When you first immigrated to the U.S., you may have left behind a somewhat complicated life in your home country. Now that you’re a U.S. citizen and attempting to bring family members into the country, it can be difficult if you don’t have a “traditional” family tree.
You may have to provide evidence that you have a close biological relationship with a child, parent or sibling. This is more commonly (although not exclusively) an issue for men.
For example, if you have a child with a woman you never married and you weren’t named as the father on the birth certificate, you’ll need to provide other evidence of your biological relationship with that child to bring them here on a family visa. If you didn’t raise the child, there may be no documentary evidence of your relationship – maybe not even photos of you together.
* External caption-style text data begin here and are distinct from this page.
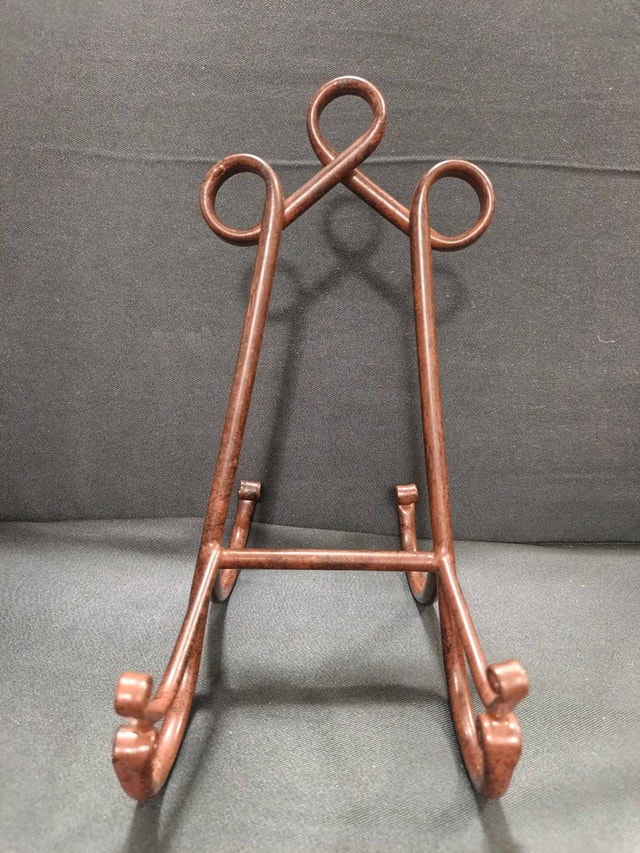 Metal Decorative Display Stands - photo 3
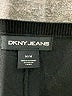 DKNY Jeans Black Pullover Sweater Size M - photo 7
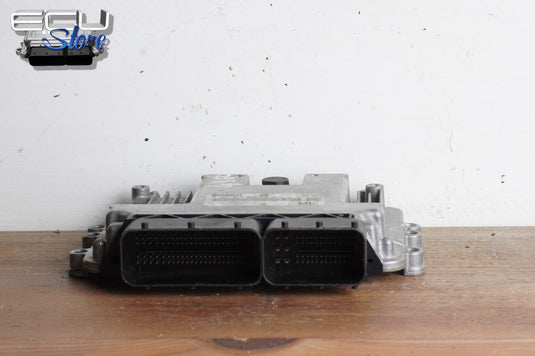 ECU CENTRALITA MOTOR 0281012660 37820-RSR-E16 HONDA CIVIC VIII 2.2 CTDI 20062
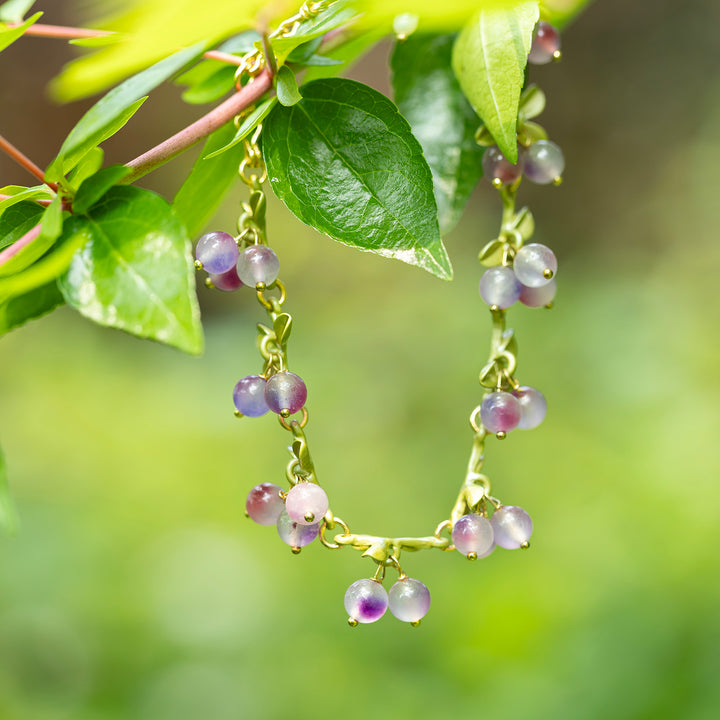 Bracelet de baies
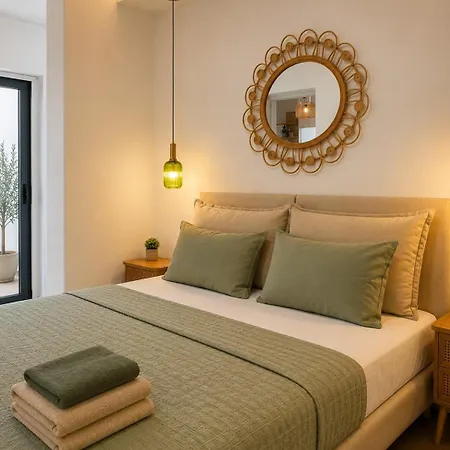 Luma Naxos Boutique *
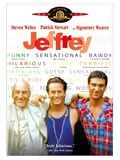 Affiche du film Jeffrey (1995) de Christopher Ashley Affiche du film Jeffrey (1995) de Christopher Ashley. Voir Jeffrey en streaming / torrent sur meilleurs-films.fr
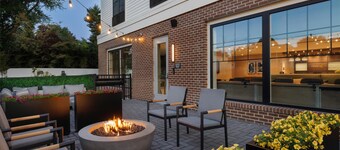 Home2 Suites By Hilton Kittery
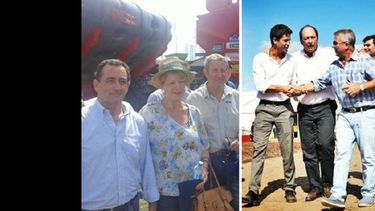 Cambalache Político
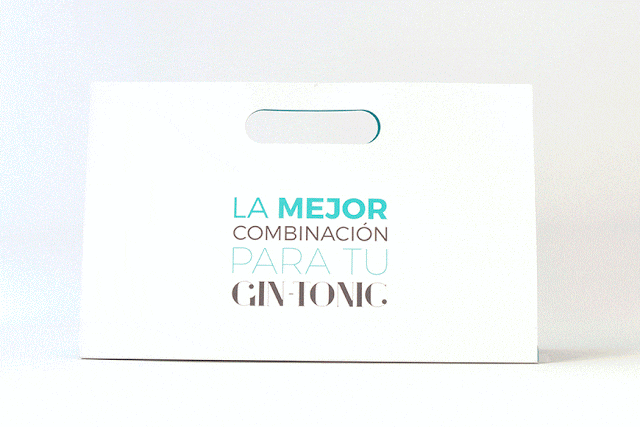 Agency: Koolbrand Project Type: Commercial Work Client: Drops Gin&Tonic Sweets Location: Vigo, Spain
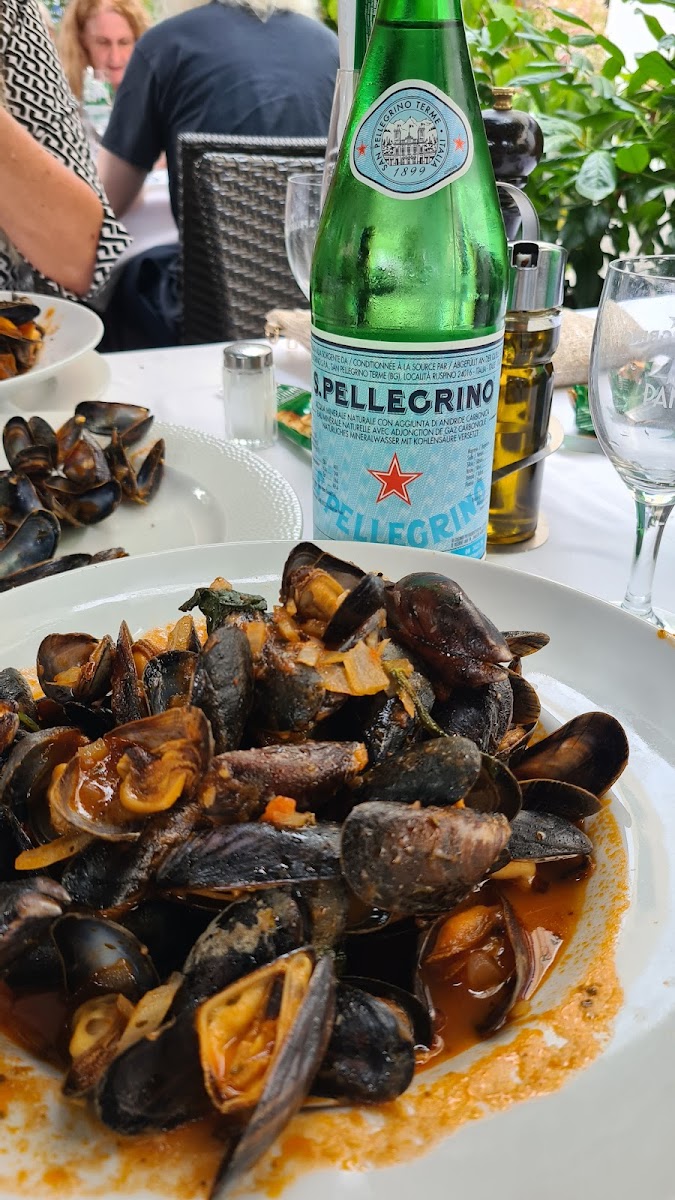 RESTAURANT AL GALLO NERO STARNBERG Photo 8
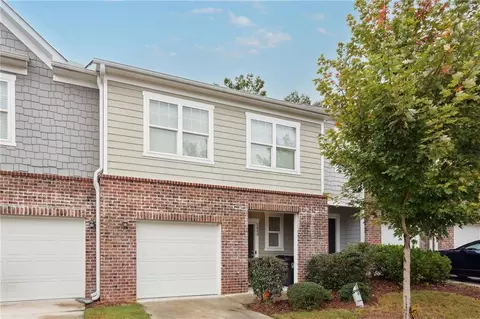 1643 Larkspur Trl, Conyers, GA 30012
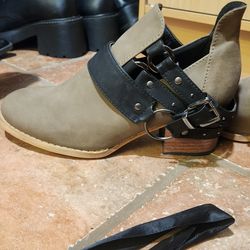 Brand new size 8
People trying to bring over parents or siblings may encounter the same issue if they never lived together as a family. Fortunately, even if you have no documented proof of your relationship, science can help – specifically DNA testing.
What kind of DNA results are necessary?
DNA tests these days are easy to take. It just involves having your cheek swabbed. The time it takes to analyze the results and the expense are the biggest drawbacks.
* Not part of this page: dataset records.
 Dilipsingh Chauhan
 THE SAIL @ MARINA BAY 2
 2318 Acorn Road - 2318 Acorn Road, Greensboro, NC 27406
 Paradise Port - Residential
DNA tests can provide proof with 99.5% certainty of a close familial relationship (child, parent or sibling). That’s the industry standard and what embassies and consulates may require for family visa purposes.
Before you and your family member undergo this testing, it’s best to determine what kind of evidence you have of your relationship and whether it’s sufficient to obtain a family visa without a DNA test. Having legal guidance can help the process go more smoothly and help you avoid unnecessary steps and delays.